Muslims in Canada Express Solidarity With Indigenous People
TORONTO (Dispatches) – “All of us should feel the pain of the Indigenous community here … because we have seen what imperialism does to our countries back home,” Aarij Anwer, Imam of the London Muslim Mosque in Ontario, said during Friday’s prayer, livestreamed on social media.
On Friday, Anwer was one of 75 Imams across Canada who offered condolences and expressed solidarity with Indigenous people following the discoveries of unmarked graves, now totaling more than 1,000, at forced-assimilation institutions known as residential schools.
The Canadian Council of Imams and Justice For All Canada led the coordinated effort to raise awareness. In a statement, the Imams wrote, “The discovery of hundreds-upon-hundreds of graves of innocent children — stolen from their families, abused, tortured and starved in the name of European imperialism — has left us numb with pain and shame.”
During prayer, Anwer called upon his fellow Muslims to show solidarity with Indigenous people, sharing the story of his grandfather fleeing Delhi after the 1947 British-sanctioned partition of India and Pakistan.

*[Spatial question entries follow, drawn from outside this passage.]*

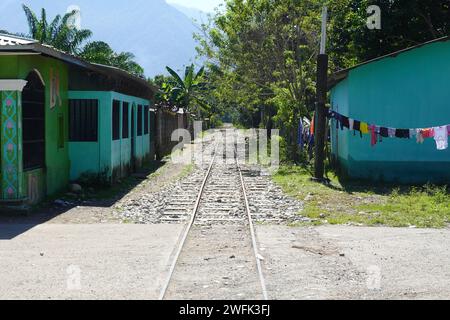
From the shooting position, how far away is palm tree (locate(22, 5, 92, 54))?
3259 cm

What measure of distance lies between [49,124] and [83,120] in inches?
88.7

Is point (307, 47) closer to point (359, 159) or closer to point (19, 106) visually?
point (359, 159)

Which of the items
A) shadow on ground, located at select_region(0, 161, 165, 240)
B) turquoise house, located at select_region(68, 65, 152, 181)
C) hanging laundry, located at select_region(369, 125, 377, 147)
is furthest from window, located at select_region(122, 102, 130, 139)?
hanging laundry, located at select_region(369, 125, 377, 147)

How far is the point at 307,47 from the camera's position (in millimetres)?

“All of you have similar stories, I can guarantee you that,” he said. “So if any community should feel the pain of imperialism and colonialism and brutal murder, it should be us. And that’s why our sympathies for the Indigenous should be even more, our support for them should be even more, because we know what that feels like.”

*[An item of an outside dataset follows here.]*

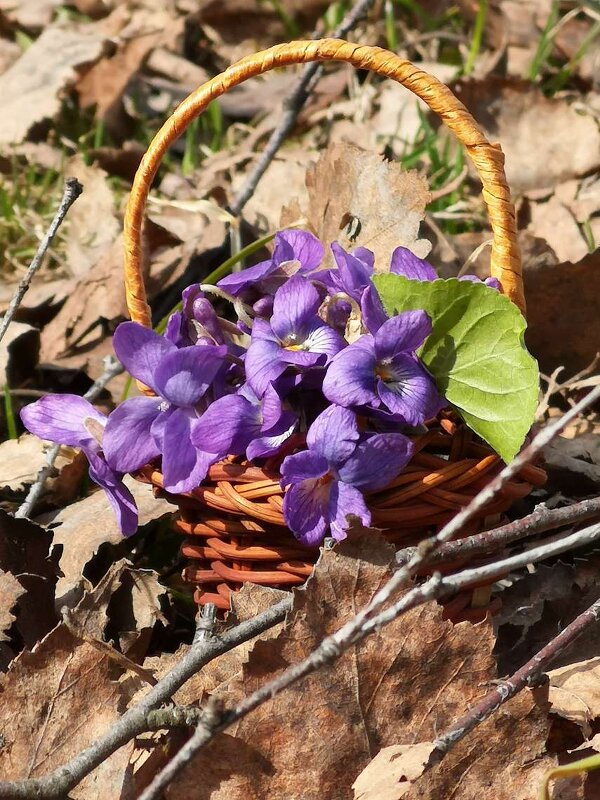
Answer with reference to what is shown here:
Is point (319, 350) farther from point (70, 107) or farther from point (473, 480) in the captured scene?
point (70, 107)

From the late 1800s until 1996, Canada forcibly removed 150,000 Indigenous children from their homes and kept them in institutions run by church staff, who cut their long hair, and forbade them from speaking their languages or practicing their cultures. Many were physically and sexually abused. They were tortured in an electric chair, starved, and put through nutritional experiments.
‘Putting Band-Aids on
Old Wounds’
Retired UN independent expert Alfred-Maurice de Zayas says amid heated discussions about atrocities against aboriginal children in Canada, nothing has yet been done for the genuine rehabilitation of the discriminated-against indigenous peoples of North America.
“The outrage at the residential schools is justified, but this is too little too late,” says the retired UN Independent Expert on the Promotion of a Democratic and Equitable International Order. “It is like putting band-aids on old wounds, wounds that have not healed.”

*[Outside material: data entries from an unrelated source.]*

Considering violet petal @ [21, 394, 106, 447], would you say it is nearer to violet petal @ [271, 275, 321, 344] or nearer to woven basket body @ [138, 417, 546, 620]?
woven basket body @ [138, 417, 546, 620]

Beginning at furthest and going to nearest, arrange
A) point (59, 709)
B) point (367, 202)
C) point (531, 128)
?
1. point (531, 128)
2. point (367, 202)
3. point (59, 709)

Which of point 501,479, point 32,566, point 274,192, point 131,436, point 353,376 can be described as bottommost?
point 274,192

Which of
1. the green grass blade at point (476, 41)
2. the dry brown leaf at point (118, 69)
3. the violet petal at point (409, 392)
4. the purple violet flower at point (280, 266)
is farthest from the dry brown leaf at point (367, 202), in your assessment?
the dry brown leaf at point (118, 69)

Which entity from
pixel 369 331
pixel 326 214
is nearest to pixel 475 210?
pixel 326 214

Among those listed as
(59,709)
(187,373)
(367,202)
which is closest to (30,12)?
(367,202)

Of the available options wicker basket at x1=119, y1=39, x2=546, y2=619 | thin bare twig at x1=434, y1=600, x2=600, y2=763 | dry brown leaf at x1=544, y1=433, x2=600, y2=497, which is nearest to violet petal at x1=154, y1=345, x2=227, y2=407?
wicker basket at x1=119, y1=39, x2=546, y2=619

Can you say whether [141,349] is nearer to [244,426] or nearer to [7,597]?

Following the gruesome discoveries in May and June, a number of Catholic and Anglican churches were vandalized or set on fire across the country on Canada Day (1 July). The crowd of protesters toppled the monuments of Queen Victoria and Queen Elizabeth II in Winnipeg.
“Personally, I believe that removing statutes is only a symbolic act which does not provide any reparation or rehabilitation to the victims... It is the duty of U.S. and Canadian authorities today to apologize for the crimes and to take concrete measures to restore the indigenous to their human dignity” de Zayas notes.
The residential schools are but the last chapter in the four-century long process of deliberate destruction of indigenous cultures, according to the former UN expert.
“The abuses at the residential schools deserve national and international investigation, but in the context of much larger crimes, they constitute a marginal phenomenon,” de Zayas notes.